Directions for this task:
Would you restate all the data that follows, word for word?

Spatial relation data
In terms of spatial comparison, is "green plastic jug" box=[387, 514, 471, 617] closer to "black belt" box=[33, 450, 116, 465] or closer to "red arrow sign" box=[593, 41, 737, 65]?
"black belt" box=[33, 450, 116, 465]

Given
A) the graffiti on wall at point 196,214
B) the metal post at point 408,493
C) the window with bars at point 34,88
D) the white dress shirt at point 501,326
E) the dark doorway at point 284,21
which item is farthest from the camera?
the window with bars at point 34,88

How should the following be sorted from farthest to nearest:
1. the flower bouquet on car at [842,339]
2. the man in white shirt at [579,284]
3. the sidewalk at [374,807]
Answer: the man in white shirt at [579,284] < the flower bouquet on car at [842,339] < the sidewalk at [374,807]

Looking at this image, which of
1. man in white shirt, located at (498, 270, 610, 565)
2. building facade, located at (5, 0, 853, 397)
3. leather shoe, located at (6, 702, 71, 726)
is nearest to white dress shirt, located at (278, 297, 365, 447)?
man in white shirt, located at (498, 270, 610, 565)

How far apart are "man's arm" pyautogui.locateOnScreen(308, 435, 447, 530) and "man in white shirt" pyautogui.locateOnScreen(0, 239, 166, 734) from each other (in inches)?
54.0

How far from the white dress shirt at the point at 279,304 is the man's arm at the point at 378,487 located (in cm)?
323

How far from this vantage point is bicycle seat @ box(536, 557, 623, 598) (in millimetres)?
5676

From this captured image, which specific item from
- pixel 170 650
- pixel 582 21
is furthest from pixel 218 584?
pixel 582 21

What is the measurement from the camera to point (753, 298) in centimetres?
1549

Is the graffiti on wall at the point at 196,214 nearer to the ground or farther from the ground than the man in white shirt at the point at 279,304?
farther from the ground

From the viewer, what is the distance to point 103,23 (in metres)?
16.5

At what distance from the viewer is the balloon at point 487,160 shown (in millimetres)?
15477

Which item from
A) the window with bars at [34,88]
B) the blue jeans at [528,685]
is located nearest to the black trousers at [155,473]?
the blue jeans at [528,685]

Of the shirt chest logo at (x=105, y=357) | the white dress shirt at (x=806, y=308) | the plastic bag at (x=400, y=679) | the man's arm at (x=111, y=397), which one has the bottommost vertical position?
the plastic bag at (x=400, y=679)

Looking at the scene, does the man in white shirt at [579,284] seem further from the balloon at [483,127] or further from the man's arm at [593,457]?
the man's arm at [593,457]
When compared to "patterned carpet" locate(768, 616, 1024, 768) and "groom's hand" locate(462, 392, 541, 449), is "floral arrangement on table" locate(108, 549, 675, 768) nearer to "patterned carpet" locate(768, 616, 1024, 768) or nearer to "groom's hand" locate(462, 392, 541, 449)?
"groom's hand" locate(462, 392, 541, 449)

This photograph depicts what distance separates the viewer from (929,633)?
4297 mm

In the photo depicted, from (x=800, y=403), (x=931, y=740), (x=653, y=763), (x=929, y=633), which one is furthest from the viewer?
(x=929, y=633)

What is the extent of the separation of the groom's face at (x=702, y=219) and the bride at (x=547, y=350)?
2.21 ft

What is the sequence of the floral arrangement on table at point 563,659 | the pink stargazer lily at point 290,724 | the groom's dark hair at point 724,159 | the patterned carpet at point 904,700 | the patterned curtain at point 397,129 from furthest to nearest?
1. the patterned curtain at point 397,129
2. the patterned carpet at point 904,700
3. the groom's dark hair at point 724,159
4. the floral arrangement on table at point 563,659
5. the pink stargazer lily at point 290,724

Solution for this problem:
In terms of spatial comparison, is "green plastic jug" box=[387, 514, 471, 617] closer to "black belt" box=[33, 450, 116, 465] or closer to "red arrow sign" box=[593, 41, 737, 65]?
"black belt" box=[33, 450, 116, 465]

Given
A) the graffiti on wall at point 196,214
B) the metal post at point 408,493
C) the window with bars at point 34,88
D) the white dress shirt at point 501,326
E) the dark doorway at point 284,21
which item is farthest from the camera?
the window with bars at point 34,88

How should the following be sorted from farthest to nearest:
1. the flower bouquet on car at [842,339]
2. the man in white shirt at [579,284]
3. the sidewalk at [374,807]
Answer: the man in white shirt at [579,284] < the flower bouquet on car at [842,339] < the sidewalk at [374,807]

Looking at this image, which of
1. man in white shirt, located at (498, 270, 610, 565)
2. building facade, located at (5, 0, 853, 397)
3. leather shoe, located at (6, 702, 71, 726)
is nearest to white dress shirt, located at (278, 297, 365, 447)?
man in white shirt, located at (498, 270, 610, 565)

How far apart are "man's arm" pyautogui.locateOnScreen(308, 435, 447, 530) and "man in white shirt" pyautogui.locateOnScreen(0, 239, 166, 734) from each other (in inches)?
54.0

How far from the white dress shirt at the point at 279,304 is the man's arm at the point at 378,487 located (in cm)?
323

How far from this vantage point is bicycle seat @ box(536, 557, 623, 598) (in millimetres)?
5676

From this captured image, which specific item from
- pixel 170 650
- pixel 582 21
is furthest from pixel 218 584?
pixel 582 21

What is the measurement from the camera to point (753, 298) in centimetres?
1549

Is the graffiti on wall at the point at 196,214 nearer to the ground or farther from the ground than the man in white shirt at the point at 279,304?
farther from the ground

From the viewer, what is the distance to point 103,23 (in metres)?
16.5

At what distance from the viewer is the balloon at point 487,160 shown (in millimetres)?
15477

Which item from
A) the window with bars at [34,88]
B) the blue jeans at [528,685]
is located nearest to the black trousers at [155,473]?
the blue jeans at [528,685]

Of the shirt chest logo at (x=105, y=357) | the white dress shirt at (x=806, y=308) | the plastic bag at (x=400, y=679) | the man's arm at (x=111, y=397), which one has the bottommost vertical position?
the plastic bag at (x=400, y=679)

Looking at the scene, does the man in white shirt at [579,284] seem further from the balloon at [483,127] or further from the man's arm at [593,457]?
the man's arm at [593,457]
When compared to "patterned carpet" locate(768, 616, 1024, 768) and "groom's hand" locate(462, 392, 541, 449), is "floral arrangement on table" locate(108, 549, 675, 768) nearer to "patterned carpet" locate(768, 616, 1024, 768) or nearer to "groom's hand" locate(462, 392, 541, 449)?
"groom's hand" locate(462, 392, 541, 449)

This photograph depicts what distance separates the viewer from (929,633)?
4297 mm

In the photo depicted, from (x=800, y=403), (x=931, y=740), (x=653, y=763), (x=929, y=633), which one is furthest from the viewer?
(x=929, y=633)

What is the extent of the separation of the groom's face at (x=702, y=219) and the bride at (x=547, y=350)?
2.21 ft

What is the sequence of the floral arrangement on table at point 563,659 | the pink stargazer lily at point 290,724 | the groom's dark hair at point 724,159 | the patterned carpet at point 904,700 | the patterned curtain at point 397,129 from furthest to nearest?
1. the patterned curtain at point 397,129
2. the patterned carpet at point 904,700
3. the groom's dark hair at point 724,159
4. the floral arrangement on table at point 563,659
5. the pink stargazer lily at point 290,724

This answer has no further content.